Emma remplit le verre de son père avec du whisky et de la glace et répondit :

— Ouais, ça fait des heures que Regina est enfermée dans la cuisine. Je crois qu'elle a oublié qu'on était que quatre.

David sourit sur cette remarque qui impliquait la passion de Regina pour la cuisine. Une main dans la poche, il balaya le petit salon fraîchement décoré qu'il avait aidé à rénover.

— Tu as eu raison de mettre la cheminée, commenta-t-il, avec le froid qu'il fait dehors, vous allez en avoir besoin.

Emma s'appuya contre le rebord de la cheminée, une bière à la main. Elle avait droit au whisky ce soir, mais tentait de ne pas sauter sur l'occasion.

— Alors ? Quoi de neuf au commissariat ? demanda-t-elle curieuse.

David reporta les yeux sur sa fille et finit par s'asseoir dans le canapé. Son expression redevint plus sérieuse lorsqu'il se rappela justement d'un évènement peu ordinaire à Storybrooke.

— Tu te souviens de ce type qui s'était perdu la semaine dernière ?

Emma acquiesça d'un signe de tête. En effet, un inconnu de Storybrooke était arrivé en ville après s'être, selon lui, trompé de route.

— Ouais… Trevor Wyatt si je me souviens bien, et alors ?

— Il projette de s'installer, annonça David.

Emma fronça les sourcils, perplexe et sur le recul.

— A Storybrooke ?

— Oui, répondit David. Il veut ouvrir une filiale de sa société qui fait dans l'exportation de bois.

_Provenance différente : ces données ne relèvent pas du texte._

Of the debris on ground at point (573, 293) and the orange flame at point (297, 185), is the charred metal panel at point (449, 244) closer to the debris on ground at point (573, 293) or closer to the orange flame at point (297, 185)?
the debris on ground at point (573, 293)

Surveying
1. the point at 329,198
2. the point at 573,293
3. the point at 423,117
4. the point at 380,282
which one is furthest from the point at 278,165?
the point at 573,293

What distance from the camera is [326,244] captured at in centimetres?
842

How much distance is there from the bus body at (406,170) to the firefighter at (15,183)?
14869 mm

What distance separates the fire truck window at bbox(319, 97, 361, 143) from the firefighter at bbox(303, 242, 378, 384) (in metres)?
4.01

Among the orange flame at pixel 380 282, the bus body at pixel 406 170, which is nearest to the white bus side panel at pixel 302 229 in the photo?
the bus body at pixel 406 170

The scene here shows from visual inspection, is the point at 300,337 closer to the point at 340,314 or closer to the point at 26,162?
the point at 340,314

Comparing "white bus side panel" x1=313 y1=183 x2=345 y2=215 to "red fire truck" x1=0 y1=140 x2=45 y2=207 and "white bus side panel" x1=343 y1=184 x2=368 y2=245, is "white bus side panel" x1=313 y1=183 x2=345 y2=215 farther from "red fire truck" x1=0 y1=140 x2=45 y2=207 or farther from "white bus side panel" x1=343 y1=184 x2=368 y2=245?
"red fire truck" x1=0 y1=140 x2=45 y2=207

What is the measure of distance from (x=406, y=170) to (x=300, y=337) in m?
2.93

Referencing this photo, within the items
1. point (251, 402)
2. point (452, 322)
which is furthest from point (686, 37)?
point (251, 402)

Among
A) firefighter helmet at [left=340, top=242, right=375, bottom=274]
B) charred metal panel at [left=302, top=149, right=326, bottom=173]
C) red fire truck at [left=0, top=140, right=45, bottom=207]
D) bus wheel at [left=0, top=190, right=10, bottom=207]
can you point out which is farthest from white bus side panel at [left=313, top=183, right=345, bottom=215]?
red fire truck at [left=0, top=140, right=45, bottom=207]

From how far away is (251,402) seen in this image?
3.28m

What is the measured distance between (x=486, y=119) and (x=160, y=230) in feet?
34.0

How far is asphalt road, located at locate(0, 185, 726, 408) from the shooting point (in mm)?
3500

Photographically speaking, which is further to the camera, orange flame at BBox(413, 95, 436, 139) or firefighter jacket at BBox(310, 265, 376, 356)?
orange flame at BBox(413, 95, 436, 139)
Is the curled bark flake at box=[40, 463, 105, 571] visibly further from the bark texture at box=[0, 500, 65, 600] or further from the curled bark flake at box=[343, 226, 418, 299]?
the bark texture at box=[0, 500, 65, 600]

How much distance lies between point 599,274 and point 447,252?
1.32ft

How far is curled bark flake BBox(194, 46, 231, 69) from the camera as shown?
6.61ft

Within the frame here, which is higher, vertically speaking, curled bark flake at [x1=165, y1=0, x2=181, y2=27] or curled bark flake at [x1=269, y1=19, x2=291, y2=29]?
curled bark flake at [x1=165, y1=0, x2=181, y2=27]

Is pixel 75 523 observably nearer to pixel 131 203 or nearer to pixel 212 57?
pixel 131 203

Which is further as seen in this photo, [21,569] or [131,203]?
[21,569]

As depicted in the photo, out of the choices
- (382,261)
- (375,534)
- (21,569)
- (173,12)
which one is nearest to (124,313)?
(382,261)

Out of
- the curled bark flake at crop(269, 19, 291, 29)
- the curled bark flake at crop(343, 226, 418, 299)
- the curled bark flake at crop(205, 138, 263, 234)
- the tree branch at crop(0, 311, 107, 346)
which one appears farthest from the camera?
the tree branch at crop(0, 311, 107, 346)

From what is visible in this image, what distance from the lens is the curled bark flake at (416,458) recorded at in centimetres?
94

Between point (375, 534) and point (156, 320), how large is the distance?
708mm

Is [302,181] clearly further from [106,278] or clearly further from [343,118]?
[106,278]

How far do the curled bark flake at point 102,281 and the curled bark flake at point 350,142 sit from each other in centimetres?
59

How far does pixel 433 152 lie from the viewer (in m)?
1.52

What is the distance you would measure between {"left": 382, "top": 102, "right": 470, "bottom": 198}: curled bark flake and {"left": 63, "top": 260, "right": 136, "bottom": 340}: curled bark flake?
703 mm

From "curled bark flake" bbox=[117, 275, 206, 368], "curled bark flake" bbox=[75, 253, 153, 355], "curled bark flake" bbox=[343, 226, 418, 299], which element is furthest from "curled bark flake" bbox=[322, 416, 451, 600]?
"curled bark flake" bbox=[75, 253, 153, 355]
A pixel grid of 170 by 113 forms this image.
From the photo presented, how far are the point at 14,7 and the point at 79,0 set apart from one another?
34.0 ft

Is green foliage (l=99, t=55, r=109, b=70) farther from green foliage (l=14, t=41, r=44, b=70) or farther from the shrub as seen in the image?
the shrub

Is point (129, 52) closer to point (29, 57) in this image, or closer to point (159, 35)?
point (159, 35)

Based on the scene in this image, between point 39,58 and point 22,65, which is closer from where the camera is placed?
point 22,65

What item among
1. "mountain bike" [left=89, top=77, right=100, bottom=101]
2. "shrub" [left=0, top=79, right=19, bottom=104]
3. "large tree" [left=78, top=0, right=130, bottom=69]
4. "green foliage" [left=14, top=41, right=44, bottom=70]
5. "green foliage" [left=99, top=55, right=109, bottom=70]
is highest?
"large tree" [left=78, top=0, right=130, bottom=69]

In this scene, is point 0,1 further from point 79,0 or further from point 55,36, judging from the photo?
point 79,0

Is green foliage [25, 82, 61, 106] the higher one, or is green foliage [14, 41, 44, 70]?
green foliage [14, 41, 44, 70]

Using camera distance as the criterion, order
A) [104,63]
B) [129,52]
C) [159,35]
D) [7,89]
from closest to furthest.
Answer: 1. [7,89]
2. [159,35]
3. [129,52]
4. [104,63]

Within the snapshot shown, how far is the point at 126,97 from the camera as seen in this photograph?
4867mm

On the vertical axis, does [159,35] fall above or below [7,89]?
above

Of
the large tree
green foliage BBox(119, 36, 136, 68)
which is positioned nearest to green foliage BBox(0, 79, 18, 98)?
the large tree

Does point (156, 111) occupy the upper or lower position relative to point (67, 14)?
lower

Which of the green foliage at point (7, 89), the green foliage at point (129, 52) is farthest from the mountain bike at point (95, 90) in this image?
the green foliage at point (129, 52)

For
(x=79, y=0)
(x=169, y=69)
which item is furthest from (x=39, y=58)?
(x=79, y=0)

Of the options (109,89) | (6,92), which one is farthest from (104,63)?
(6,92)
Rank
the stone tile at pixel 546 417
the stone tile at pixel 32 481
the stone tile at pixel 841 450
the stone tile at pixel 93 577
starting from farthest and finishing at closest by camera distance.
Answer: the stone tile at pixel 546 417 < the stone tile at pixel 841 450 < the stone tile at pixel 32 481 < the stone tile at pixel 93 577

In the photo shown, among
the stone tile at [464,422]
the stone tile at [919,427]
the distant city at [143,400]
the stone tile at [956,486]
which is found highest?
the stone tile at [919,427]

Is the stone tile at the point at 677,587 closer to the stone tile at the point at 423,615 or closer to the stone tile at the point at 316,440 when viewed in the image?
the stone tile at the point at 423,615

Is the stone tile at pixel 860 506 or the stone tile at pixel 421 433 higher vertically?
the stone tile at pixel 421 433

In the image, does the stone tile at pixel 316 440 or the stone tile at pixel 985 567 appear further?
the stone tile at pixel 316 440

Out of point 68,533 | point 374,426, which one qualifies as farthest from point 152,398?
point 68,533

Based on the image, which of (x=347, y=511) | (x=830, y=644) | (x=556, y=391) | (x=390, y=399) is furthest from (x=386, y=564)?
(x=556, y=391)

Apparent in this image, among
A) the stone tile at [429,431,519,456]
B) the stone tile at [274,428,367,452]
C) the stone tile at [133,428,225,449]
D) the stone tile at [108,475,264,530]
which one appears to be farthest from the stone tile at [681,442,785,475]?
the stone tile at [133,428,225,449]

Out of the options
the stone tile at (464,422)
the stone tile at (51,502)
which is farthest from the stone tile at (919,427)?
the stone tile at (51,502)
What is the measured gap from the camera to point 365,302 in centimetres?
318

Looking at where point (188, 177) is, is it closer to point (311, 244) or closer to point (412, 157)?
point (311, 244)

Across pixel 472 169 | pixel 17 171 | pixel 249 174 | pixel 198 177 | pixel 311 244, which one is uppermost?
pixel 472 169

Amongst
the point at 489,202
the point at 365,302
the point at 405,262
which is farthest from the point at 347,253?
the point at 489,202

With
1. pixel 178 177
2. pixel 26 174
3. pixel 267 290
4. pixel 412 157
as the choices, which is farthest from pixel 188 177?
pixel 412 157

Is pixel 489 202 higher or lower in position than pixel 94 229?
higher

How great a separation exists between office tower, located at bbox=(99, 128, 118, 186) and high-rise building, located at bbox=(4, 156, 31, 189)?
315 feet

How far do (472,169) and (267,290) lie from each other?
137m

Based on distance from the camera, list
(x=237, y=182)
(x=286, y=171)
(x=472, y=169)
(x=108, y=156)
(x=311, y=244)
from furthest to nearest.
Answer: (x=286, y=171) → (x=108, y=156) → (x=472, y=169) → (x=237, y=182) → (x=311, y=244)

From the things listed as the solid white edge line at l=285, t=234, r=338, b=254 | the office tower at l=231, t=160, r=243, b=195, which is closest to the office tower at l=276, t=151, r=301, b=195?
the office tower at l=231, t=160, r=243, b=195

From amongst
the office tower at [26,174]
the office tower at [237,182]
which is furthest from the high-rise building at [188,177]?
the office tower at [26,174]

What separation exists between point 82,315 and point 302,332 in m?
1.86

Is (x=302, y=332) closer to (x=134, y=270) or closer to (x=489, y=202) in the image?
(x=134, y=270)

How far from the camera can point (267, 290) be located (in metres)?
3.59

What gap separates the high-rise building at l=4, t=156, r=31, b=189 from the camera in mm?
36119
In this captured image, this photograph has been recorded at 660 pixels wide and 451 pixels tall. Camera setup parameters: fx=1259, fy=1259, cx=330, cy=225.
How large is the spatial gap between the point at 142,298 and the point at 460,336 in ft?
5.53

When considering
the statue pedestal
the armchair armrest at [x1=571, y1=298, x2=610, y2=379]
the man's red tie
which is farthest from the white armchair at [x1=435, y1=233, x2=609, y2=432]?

Emma gardait une expression incertaine et interrogative. Normalement, Storybrooke demeurait invisible aux gens de l'extérieur. Savoir qu'un individu était parvenu à franchir l'entrée restait déjà un fait troublant, mais entendre qu'il souhaitait s'installer, la mettait sur le recul.

— Pourquoi faire ? fit-elle. Pourquoi Storybrooke ? On lui a dit que la forêt appartenait à la ville ?

— Il le sait, acquiesça David, mais il dit qu'une partie au nord n'appartient à personne.

— Et Regina est au courant ?

— Bien sûr, mais elle ne peut rien faire puisque cette partie de la forêt se trouve aux abords des limites de Storybrooke.

Emma but une gorgée de bière et suggéra avec évidence :

— Il suffit de fabriquer un document attestant que la forêt en question appartient à la ville.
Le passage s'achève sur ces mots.